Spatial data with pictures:
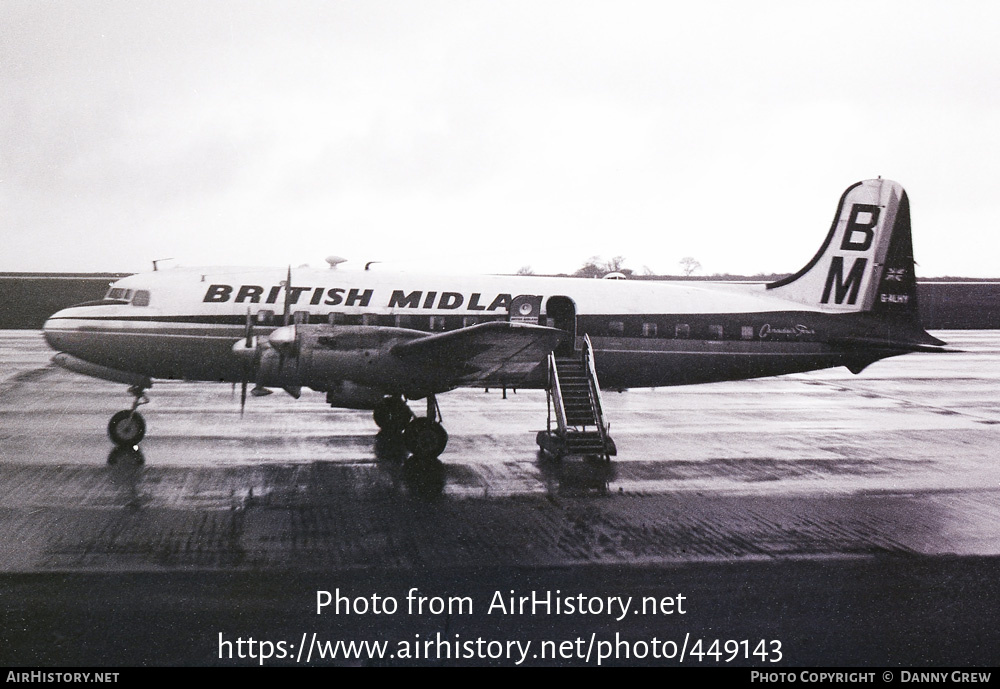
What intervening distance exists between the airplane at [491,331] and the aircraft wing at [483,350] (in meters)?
0.04

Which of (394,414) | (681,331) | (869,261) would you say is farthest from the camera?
(869,261)

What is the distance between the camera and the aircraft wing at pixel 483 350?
1495 cm

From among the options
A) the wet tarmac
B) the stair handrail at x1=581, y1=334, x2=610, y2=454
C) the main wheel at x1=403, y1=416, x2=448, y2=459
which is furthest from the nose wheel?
the stair handrail at x1=581, y1=334, x2=610, y2=454

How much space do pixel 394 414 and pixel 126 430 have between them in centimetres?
571

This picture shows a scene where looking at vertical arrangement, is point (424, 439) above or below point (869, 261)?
below

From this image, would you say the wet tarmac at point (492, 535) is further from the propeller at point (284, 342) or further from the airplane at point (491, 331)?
the propeller at point (284, 342)

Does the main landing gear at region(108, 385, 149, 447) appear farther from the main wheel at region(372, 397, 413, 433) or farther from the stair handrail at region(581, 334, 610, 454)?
the stair handrail at region(581, 334, 610, 454)

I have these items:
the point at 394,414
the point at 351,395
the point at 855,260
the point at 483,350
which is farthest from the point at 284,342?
the point at 855,260

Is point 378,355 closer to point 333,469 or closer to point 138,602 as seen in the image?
point 333,469

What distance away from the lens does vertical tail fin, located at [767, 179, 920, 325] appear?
68.2 ft

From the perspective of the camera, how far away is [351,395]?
16.4m

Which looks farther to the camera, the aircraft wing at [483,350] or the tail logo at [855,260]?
the tail logo at [855,260]

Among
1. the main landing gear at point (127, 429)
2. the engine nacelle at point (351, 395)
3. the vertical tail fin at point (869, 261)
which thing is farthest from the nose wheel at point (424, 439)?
the vertical tail fin at point (869, 261)

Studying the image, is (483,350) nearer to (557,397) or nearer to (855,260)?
(557,397)
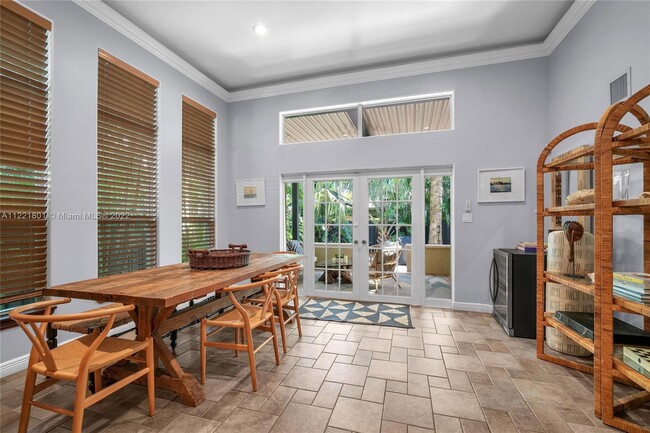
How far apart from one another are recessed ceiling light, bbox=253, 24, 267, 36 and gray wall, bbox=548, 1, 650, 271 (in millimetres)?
3184

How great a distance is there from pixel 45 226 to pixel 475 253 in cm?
448

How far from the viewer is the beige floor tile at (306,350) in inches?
98.3

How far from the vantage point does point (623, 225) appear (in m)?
2.29

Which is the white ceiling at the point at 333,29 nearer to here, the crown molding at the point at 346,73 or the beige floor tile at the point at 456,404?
the crown molding at the point at 346,73

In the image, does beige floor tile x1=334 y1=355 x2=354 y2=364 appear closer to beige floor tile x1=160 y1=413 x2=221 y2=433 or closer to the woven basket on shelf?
beige floor tile x1=160 y1=413 x2=221 y2=433

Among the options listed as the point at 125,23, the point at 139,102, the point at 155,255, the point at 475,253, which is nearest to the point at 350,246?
the point at 475,253

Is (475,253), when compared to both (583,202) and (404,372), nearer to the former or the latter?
(583,202)

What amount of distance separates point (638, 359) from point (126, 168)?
4349 mm

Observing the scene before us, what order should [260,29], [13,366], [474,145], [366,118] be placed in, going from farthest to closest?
[366,118] → [474,145] → [260,29] → [13,366]

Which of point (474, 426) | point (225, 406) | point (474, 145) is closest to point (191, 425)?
point (225, 406)

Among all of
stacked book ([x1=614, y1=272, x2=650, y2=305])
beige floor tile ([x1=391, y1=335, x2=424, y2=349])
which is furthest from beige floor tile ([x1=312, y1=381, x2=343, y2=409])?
stacked book ([x1=614, y1=272, x2=650, y2=305])

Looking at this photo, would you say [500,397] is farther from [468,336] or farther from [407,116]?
[407,116]

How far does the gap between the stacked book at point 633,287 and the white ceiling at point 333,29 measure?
2.73 meters

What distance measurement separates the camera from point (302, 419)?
1.70 m
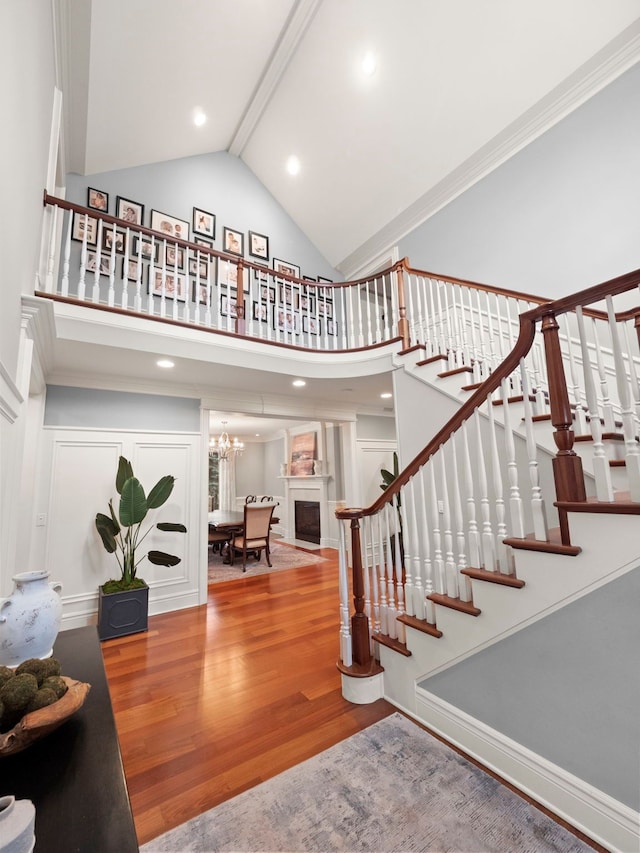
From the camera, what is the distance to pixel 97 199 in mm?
4605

■ **WHAT YOU ARE ASKED TO DO**
Rewrite all the lines above, replacing "white ceiling" with "pale ceiling" wherever it appears and keeping everything else the same. Omit the pictures.

■ **EXERCISE OUTPUT**
What intervening distance exists between the airplane at [491,331] and the aircraft wing at [483,350] (in meters)?
0.04

Which of (394,414) | (681,331) | (869,261) would you say is farthest from the camera?
(869,261)

What is the distance between the camera and the aircraft wing at pixel 483 350?
1495 cm

From among the options
A) the wet tarmac
B) the stair handrail at x1=581, y1=334, x2=610, y2=454
C) the main wheel at x1=403, y1=416, x2=448, y2=459
which is furthest from the nose wheel?
the stair handrail at x1=581, y1=334, x2=610, y2=454

How much space do pixel 394 414 and pixel 126 430 have between them in centimetres?
571

This picture shows a scene where looking at vertical arrangement, is point (424, 439) above or below point (869, 261)?
below

From this image, would you say the wet tarmac at point (492, 535) is further from the propeller at point (284, 342) or further from the airplane at point (491, 331)?
the propeller at point (284, 342)

Does the main landing gear at region(108, 385, 149, 447) appear farther from the main wheel at region(372, 397, 413, 433) or farther from the stair handrail at region(581, 334, 610, 454)?
the stair handrail at region(581, 334, 610, 454)

I have these items:
the point at 394,414
the point at 351,395
the point at 855,260
the point at 483,350
which is farthest from the point at 284,342?
the point at 855,260

Is point 378,355 closer to point 333,469 or closer to point 138,602 as seen in the image?
point 333,469

What distance away from the lens does vertical tail fin, located at [767, 179, 920, 325] appear?
68.2 ft

From the perspective of the camera, how far away is [351,395]?
16.4m

Which looks farther to the camera, the aircraft wing at [483,350] or the tail logo at [855,260]?
the tail logo at [855,260]

Among
1. the main landing gear at point (127, 429)
2. the engine nacelle at point (351, 395)
3. the vertical tail fin at point (869, 261)
which thing is farthest from the nose wheel at point (424, 439)?
the vertical tail fin at point (869, 261)

Studying the image, is (483,350) nearer to (557,397) or nearer to (855,260)?
(557,397)
How far apart from one another are recessed ceiling light, bbox=253, 24, 267, 36 and gray wall, bbox=548, 1, 650, 271 (in millimetres)?
3184

How great a distance is there from pixel 45 226 to pixel 475 253 in cm?
448

How far from the viewer is the beige floor tile at (306,350) in inches?
98.3

How far from the vantage point does point (623, 225) appear (in m)?
2.29

Which is the pale ceiling at the point at 333,29 nearer to here, the crown molding at the point at 346,73 or the beige floor tile at the point at 456,404?
the crown molding at the point at 346,73

In the image, does beige floor tile x1=334 y1=355 x2=354 y2=364 appear closer to beige floor tile x1=160 y1=413 x2=221 y2=433 or closer to the woven basket on shelf?
beige floor tile x1=160 y1=413 x2=221 y2=433

Among the options listed as the point at 125,23, the point at 139,102, the point at 155,255, the point at 475,253, which is nearest to the point at 350,246?
the point at 475,253

Is (475,253), when compared to both (583,202) and (404,372), nearer to the former or the latter?
(583,202)

What amount of distance separates point (638, 359) from point (126, 168)?
4349 mm

Observing the scene before us, what order should [260,29], [13,366], [474,145], [366,118] be placed in, going from farthest to closest?
[366,118] → [474,145] → [260,29] → [13,366]

Which of point (474, 426) | point (225, 406) | point (474, 145) is closest to point (191, 425)?
point (225, 406)

Among all of
stacked book ([x1=614, y1=272, x2=650, y2=305])
beige floor tile ([x1=391, y1=335, x2=424, y2=349])
which is furthest from beige floor tile ([x1=312, y1=381, x2=343, y2=409])?
stacked book ([x1=614, y1=272, x2=650, y2=305])

Looking at this photo, would you say [500,397] is farther from [468,336] or farther from [407,116]?
[407,116]

How far does the gap between the stacked book at point 633,287 and the pale ceiling at point 333,29 measure?
2.73 meters

What distance measurement separates the camera from point (302, 419)?
1.70 m
From the camera, what is the distance to pixel 97 199 in mm?
4605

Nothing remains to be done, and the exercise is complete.